Arif membuang napas. Matanya terpejam beberapa saat. "Nanti kalau Zahra berulah lagi, kasih tau saya, ya? Jangan ada yang ditutup-tutupin. Soalnya saya gak mau kamu atau Zaif sampai kenapa-kenapa."
Cahaya mengangguk. Pertama kali baginya, Arif memberikan perhatian yang lebih.
"Saya mau mandi dulu. Kayaknya baju saya juga kena lemparan sayur. Kamu juga mandi setelah ini. Lihat, tuh. Bahkan kamu lebih parah dari saya. Ck, gak nyangka saya kalau ibu-ibu di sini ternyata brutal juga."
"Em, Pak," Cahaya memanggil, membuat Arif berhenti mengomel seketika, "Soal aku yang minta pisah, aku serius, Pak."

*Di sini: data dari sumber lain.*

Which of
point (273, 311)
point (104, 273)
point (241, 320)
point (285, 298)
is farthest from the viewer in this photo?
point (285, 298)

"Ck, kenapa bahas masalah itu lagi, sih? Kamu sebegitu gak tahannya jadi istri saya?"
"Lebih cepat, lebih baik, Pak. Sebelum perasaan yang lebih hadir di antara kita."
"Gak. Saya gak mau pisah. Sampai kapanpun, saya gak akan pernah lepasin kamu."
"Tapi, kenapa, Pak? Bukannya Bapak membenci aku?Bukannya Bapak gak pernah suka sama aku? Pernikahan ini menyiksaku, Pak. Tolong, bebaskan aku ...."
Lama Arif menatap Cahaya. Dia memperhatikan bagaimana keukeuhnya Cahaya meminta padanya. Tanpa mengeluarkan sepatah kata pun, Arif berlalu ke dalam kamar.